How a 97,000-Word Manuscript Ends Up in the Ditch
June 17, 2015 By Laura Dave - Literary Hub
June 17, 2015 By Laura Dave - Literary Hub
Shortly after my third novel was published, I started writing a mystery. The mystery grew out of two distinct obsessions. The first was with a news clip. A short news clip of Linda Lay, the wife of disgraced Enron CEO Kenneth Lay, in which she proclaimed her husband’s innocence. The clip was largely forgettable. In that clip though, I saw pathos. I saw hubris. I saw the human range of wishes and wants and denial. For reasons I still don’t quite understand, I couldn’t forget it.
Then there was the bowl. A woodturned bowl I’d received as a wedding present. Before that bowl, I’d known nothing of woodturning: a complicated and difficult art form that involves a woodturner moving wood over a stationary tool in order to shape and design it. I wanted to learn everything about it.
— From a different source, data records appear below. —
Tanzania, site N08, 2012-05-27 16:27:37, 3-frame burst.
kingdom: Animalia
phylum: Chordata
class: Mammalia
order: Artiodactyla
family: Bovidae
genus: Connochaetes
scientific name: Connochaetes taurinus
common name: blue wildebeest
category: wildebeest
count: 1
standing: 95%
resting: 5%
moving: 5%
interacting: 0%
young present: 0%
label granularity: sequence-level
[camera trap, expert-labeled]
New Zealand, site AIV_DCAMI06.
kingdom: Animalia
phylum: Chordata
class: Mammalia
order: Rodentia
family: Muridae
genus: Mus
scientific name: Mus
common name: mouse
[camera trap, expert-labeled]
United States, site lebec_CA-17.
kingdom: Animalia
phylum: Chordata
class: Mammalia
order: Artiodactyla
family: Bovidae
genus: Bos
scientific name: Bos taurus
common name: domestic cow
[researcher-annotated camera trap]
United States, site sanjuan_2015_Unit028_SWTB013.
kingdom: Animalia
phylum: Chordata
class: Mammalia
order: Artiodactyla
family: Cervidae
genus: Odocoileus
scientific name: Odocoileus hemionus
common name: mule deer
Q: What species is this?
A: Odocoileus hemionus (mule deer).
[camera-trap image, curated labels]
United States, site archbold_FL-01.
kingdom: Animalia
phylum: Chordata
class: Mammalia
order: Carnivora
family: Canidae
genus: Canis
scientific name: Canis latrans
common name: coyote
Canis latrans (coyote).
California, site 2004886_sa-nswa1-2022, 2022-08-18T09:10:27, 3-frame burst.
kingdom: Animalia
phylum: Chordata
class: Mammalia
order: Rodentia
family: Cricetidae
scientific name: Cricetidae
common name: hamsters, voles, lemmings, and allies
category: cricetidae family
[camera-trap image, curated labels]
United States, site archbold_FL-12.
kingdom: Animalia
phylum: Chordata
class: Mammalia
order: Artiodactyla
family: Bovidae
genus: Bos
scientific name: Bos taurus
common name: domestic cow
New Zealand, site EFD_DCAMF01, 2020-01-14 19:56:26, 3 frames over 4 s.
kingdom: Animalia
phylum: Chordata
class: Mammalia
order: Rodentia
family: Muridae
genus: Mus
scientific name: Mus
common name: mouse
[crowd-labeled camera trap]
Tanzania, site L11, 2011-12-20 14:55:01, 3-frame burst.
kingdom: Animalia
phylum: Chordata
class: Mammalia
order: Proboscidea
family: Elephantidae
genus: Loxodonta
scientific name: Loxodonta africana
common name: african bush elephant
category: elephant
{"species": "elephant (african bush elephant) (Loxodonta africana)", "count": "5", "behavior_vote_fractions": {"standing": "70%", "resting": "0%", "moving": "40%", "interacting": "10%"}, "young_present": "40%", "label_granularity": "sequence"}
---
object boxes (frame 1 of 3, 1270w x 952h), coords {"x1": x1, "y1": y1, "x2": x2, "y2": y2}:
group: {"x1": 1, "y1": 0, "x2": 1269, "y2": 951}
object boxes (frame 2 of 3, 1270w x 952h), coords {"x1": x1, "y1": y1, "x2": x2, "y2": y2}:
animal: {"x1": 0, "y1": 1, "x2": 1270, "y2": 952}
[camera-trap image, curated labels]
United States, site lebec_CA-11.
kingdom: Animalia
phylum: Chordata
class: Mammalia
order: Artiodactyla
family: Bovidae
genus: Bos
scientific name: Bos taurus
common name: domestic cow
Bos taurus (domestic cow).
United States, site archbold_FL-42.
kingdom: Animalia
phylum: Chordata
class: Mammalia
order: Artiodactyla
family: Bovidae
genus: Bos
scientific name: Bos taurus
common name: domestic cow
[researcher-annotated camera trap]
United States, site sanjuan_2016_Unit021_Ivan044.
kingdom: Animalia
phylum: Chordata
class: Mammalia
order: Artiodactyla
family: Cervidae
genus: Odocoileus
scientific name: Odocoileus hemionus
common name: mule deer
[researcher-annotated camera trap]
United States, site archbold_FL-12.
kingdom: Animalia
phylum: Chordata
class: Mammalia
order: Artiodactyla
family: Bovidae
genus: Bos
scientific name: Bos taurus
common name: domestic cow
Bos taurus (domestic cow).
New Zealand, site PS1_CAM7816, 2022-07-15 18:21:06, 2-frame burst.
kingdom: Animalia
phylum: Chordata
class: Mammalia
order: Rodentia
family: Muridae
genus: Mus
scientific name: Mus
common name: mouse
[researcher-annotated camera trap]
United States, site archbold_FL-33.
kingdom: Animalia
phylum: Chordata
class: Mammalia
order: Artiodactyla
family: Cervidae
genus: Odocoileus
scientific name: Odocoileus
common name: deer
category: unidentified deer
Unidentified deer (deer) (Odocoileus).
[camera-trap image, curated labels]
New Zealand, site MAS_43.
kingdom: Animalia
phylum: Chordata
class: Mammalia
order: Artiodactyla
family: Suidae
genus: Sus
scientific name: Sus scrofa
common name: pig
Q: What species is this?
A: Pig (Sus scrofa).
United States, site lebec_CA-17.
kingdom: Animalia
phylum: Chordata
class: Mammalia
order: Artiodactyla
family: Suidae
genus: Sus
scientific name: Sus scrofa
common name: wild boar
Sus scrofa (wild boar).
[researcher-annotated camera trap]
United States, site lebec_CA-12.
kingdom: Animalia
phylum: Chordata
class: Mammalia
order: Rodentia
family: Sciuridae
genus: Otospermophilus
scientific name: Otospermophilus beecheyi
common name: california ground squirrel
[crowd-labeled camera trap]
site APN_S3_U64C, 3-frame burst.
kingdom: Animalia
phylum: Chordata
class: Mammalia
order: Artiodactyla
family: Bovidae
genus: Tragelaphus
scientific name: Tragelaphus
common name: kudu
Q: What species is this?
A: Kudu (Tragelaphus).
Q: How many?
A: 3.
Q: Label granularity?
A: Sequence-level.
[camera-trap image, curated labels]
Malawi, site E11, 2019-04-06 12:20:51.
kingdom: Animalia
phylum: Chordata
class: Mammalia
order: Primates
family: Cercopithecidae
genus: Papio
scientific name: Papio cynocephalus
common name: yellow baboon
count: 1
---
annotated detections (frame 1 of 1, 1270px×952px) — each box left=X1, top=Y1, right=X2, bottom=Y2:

If those divergent preoccupations (turning wood and high-stakes fraud) don’t feel like they naturally coalesce into a compelling and violent mystery novel, you are correct.
And still. To those people who say that you can see things coming? I had no idea that what was coming was 18 grueling months, 97,000 words, and 500 pages of research—all of which I would eventually toss into a recycling bin in northern California, off Highway 12.